Certes nos prophètes parlent des guerres qui auront lieu à la fin des temps, mais comme étape nécessaire et douloureuse afin d’éliminer la cause des guerres dans le monde. Or ces guerres, nous voyons bien de nos jours qu’elles existent, nous ne les avons pas inventées, nous les avons vues se généraliser au 20e siècle à l’échelle mondiale, et nous voulons comprendre comment d’après le Rav Kook elles s’intègrent dans le processus de la Délivrance.

Et c’est un fait que cela continue, que les institutions internationales ont failli, et que le monde s’enfonce de nouveau dans la guerre sous la poussée de régimes totalitaires comme la Corée du Nord, ou islamiques comme l’Iran, et d’autres. C’est un fait également qu’y contribuent des idéologies hostiles à la morale, prêchant tantôt la violence et le meurtre pour conquérir le monde, tantôt le laxisme et l’individualisme qui atrophient l’esprit humain et le rendent indifférent à la barbarie et à l’injustice. Toutes ces forces sont les opposants naturels d’Israël et de sa Thora et elles les combattent, soit directement par la violence, soit en répandant l’antisionisme et l’antisémitisme dans le monde.

L’État d’Israël, né sur la lancée d’un espoir de paix, se trouve donc aujourd’hui au centre de ces conflits, non pas comme fauteur de guerre, mais au contraire comme noyau dur de la résistance mondiale aux forces de violence et d’abandon, se posant en bastion de la dignité humaine. Conçu comme l’outil de la délivrance du peuple juif, l’État d’Israël est aujourd’hui le facteur décisif pour délivrer l’humanité entière de la violence et de la haine qui hante son histoire depuis les origines.

Tel est le messianisme juif, au centre des guerres malgré lui, et pour y mettre fin. Que ceux qui parlent de la ‘droite messianique’ comme du comble de l’abomination veuillent bien y réfléchir : le messianisme d’Israël est l’espoir du monde, et sans lui la fatalité de la guerre et de la destruction est irrémédiable. Le Créateur ne veut pas que son monde soit détruit, et c’est la raison d’être de son peuple de faire en sorte qu’il ne le soit pas.

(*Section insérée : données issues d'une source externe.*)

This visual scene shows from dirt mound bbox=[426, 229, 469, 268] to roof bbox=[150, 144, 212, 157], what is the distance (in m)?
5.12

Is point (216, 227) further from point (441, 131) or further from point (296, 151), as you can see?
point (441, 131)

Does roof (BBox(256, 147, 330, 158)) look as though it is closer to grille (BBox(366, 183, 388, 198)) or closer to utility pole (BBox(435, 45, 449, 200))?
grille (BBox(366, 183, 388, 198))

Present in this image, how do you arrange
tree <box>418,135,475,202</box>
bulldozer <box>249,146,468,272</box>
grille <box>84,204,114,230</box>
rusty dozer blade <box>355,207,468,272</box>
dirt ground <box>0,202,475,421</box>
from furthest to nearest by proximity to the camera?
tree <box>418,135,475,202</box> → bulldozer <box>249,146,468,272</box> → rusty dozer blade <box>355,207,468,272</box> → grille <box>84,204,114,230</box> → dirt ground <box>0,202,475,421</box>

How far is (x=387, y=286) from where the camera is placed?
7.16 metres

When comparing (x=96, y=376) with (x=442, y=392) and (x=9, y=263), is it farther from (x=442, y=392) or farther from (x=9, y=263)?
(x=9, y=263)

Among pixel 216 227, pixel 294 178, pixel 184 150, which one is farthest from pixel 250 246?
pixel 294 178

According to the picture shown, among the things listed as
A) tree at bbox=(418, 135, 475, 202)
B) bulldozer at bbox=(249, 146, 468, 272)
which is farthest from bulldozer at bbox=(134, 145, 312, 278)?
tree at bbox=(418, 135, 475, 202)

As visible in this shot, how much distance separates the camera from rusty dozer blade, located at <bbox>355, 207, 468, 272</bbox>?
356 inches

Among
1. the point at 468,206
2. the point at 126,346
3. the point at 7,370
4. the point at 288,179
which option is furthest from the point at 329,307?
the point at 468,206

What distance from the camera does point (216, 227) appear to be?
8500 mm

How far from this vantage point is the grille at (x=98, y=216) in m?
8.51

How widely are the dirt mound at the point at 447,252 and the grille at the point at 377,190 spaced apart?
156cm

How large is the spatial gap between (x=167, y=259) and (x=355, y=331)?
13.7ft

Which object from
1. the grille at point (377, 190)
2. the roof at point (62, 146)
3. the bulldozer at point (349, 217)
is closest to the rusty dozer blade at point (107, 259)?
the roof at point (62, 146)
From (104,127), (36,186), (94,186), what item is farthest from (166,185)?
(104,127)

Alors il faut apprendre à lire l’Histoire, non seulement dans les livres, mais aussi dans la réalité, en consultant des sources sérieuses, et en s’éloignant des âneries des médias. Ceux qui parlent de ‘défaite d’Israël à l’ONU’, ou à l’UNESCO, n’ont rien compris. Que vaut le vote d’une brochette de diplomates contre une vérité historique et fondamentale, celle de Jérusalem comme capitale de l’état juif ? L’histoire avance toujours dans le sens de la vérité. Elle a fait un pas en avant avec la déclaration du Président Trump, et c’est une bonne chose que notre Knesset ait voté dans la foulée la loi sur l’unité de Jérusalem. Jérusalem est historiquement renforcée.

Ceci dit, il faut aussi se garder de mépriser l’aspiration à la paix des nations, même quand elle s’exprime comme maintenant d’une manière absurde et qui nous est défavorable. Il faut avoir la clairvoyance de reconnaître que malgré la dérive désastreuse de l’ONU, l’existence d’une instance internationale pour organiser la paix est en soi un progrès considérable, par rapport à la situation antérieure où la guerre permanente était la norme. Cela aussi, c’est un signe messianique ! Et les erreurs, comme dans toute l’histoire humaine, ne sont là que pour être corrigées !

L’idée d’une organisation mondiale de la paix est en soi une idée juste, on pourrait même dire une idée juive. Le moment venu, il faudra remettre sur pied une assemblée des nations dont les éléments de barbarie auront été éliminés, et qui sera entièrement animée de bonne volonté. Il faut pour cela que l’État d’Israël se développe et s’affirme davantage dans la fidélité à ses origines et à sa vocation, pour que de ‘bouc émissaire des nations’ il devienne le ‘phare des nations’. C’est cela, la perspective messianique de la Thora, à travers des guerres parce qu’on ne peut pas faire autrement, mais dans le but d’instaurer la vraie paix entre les hommes. Le Rav Kook avait vu il y a déjà un siècle que cette évolution était en marche, et aujourd’hui, il nous suffit d’un peu de clairvoyance pour le voir nous-mêmes.